All of this while being told we are fraudsters, we are scroungers and skivers, we are taking the mickey. Our mental health no more than a seasonal flu. We are constantly reminded that we are a burden on the state. Forgotten is our humanity, our dignity. Our right to Life our right to live, our right to exist. The threshold for entitlement to PIP is now being used as a weapon to beat us with to determine whether we can work or not, even though PIP is not an out of work benefit. For many of us we depend on PIP to keep us in work to deal with the additional cost of work, while for others unable to work our quality of life is protected.
For years now we have known that the government is guilty of systemic and grave human rights violations against disabled people, particularly in the area of Social Security, according to the findings of the United Nations Committee on the Rights of Persons with Disabilities (see its 2016 welfare reform inquiry report and 2024 follow-up report).
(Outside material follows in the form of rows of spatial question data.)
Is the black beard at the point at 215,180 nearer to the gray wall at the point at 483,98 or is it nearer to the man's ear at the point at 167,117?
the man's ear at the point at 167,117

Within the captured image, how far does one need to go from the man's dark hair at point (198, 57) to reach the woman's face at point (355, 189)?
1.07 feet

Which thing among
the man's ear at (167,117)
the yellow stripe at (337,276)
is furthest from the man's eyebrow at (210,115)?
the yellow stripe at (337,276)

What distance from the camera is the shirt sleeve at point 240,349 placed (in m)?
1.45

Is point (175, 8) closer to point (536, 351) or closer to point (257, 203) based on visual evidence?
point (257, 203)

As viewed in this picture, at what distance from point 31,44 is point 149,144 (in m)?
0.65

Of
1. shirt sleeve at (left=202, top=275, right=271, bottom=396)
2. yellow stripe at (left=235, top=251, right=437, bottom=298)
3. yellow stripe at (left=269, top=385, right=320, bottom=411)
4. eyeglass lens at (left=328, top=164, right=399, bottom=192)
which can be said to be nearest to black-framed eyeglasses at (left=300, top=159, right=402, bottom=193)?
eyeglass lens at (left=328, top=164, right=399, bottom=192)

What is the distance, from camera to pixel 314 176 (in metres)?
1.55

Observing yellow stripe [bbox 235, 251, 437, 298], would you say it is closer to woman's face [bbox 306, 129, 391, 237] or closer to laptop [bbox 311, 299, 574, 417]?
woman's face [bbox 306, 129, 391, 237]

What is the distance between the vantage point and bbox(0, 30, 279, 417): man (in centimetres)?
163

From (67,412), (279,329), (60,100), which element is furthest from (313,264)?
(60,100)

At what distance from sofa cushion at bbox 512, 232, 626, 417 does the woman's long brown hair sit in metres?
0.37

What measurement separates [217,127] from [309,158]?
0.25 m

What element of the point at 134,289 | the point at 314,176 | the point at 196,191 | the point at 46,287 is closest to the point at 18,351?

So much so that Disabled People Against the Cuts -- hundreds of us across the United Kingdom in Scotland, England, Wales, and here -- have taken the government to court and won.
We have the support of international human rights committees and right thinking people across the globe. We have the moral and just argument. Yet the government want to push us into poverty and destitution and add to the list of many people who have already lost their lives to the benefit system. A life of poverty does not remove barriers to work, it creates them. Punishing us for being disabled is not the answer. Protecting life, human life, can never be the wrong decision but subjecting people to inhuman cruelty and the taking of it is.